Caution should be taken with drug dosing in AKI. The use of eGFR and Cockcroft and Gault is unreliable in AKI as serum creatinine levels are regularly changing and their rate of change might not reflect current renal function. However, the daily assessment of renal function using eGFR or GFR may be an appropriate estimation for drug dosing, as long as the patient’s prescription is reviewed each day.

In addition, review doses of medications as AKI resolves. This may happen quickly in a patient with dehydration where fluids are given to resolve the cause of AKI. Underdosing of drugs such as antibiotics may have an adverse impact on the management of sepsis, and doses of low molecular weight heparins may need to be increased in VTE prophylaxis.

It is also worth bearing in mind that drugs are very commonly the primary or contributing cause of AKI (see Table 56.4); an obsessional medication history (prescribed and over the counter) with start dates, courses, dose increments and potential drug interactions is important and may involve contacting prescribers such as the patients family practitioner.
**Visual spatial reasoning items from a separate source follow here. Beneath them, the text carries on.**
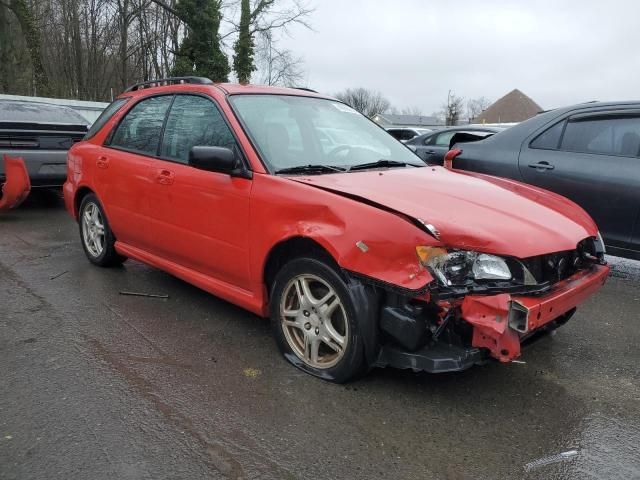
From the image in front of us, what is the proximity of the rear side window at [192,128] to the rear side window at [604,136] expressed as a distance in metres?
3.20

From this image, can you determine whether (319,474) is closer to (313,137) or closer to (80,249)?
(313,137)

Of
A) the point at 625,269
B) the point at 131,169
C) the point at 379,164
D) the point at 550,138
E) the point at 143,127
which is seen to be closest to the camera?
the point at 379,164

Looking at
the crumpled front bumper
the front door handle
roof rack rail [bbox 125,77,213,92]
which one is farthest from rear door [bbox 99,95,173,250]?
the front door handle

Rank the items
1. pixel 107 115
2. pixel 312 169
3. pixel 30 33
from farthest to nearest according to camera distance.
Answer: pixel 30 33, pixel 107 115, pixel 312 169

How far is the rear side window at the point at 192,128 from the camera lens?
3.58 meters

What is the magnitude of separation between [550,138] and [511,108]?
77.7m

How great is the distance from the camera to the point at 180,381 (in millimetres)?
2934

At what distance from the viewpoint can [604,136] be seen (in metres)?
4.78

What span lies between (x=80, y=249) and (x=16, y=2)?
21.0 metres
Table 56.4 Medication well documented to cause renal injury

Summary

Drug dosing in patients with impaired renal function is a complex area. It is important to have an understanding of how drug handling may be altered in renal impairment and RRT and on the limitations of the calculations used to estimate renal impairment in order to help make informed decisions on drug doses. Where possible, textbooks on drug dosing in renal impairment should be consulted and in addition, liaise with pharmacists with a special interest in the field who have clinical experience with these patients. In all cases once a drug regimen has been prescribed, monitor the patient for efficacy, side effects and signs of toxicity.